**Problem details**
The material below holds pictures; leave them out and reproduce exactly the lines from the one with "Photo for Closeup" through the one with "daughter pours ground in a pot", inclusive.

**Record extracts**
▼▼▼
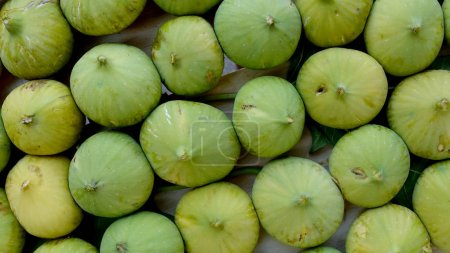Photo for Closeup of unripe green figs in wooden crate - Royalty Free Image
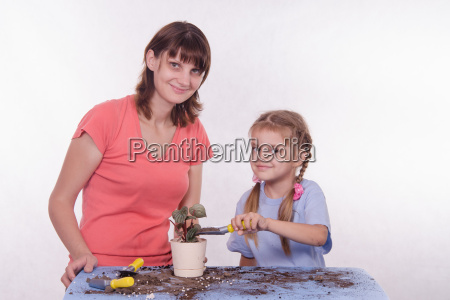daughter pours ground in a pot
▲▲▲
▼▼▼
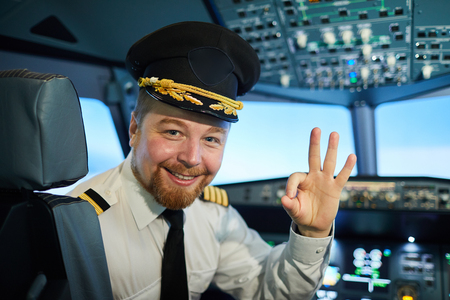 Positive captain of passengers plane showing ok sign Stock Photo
▲▲▲
**Solution**
Photo for Closeup of unripe green figs in wooden crate - Royalty Free Image
daughter pours ground in a pot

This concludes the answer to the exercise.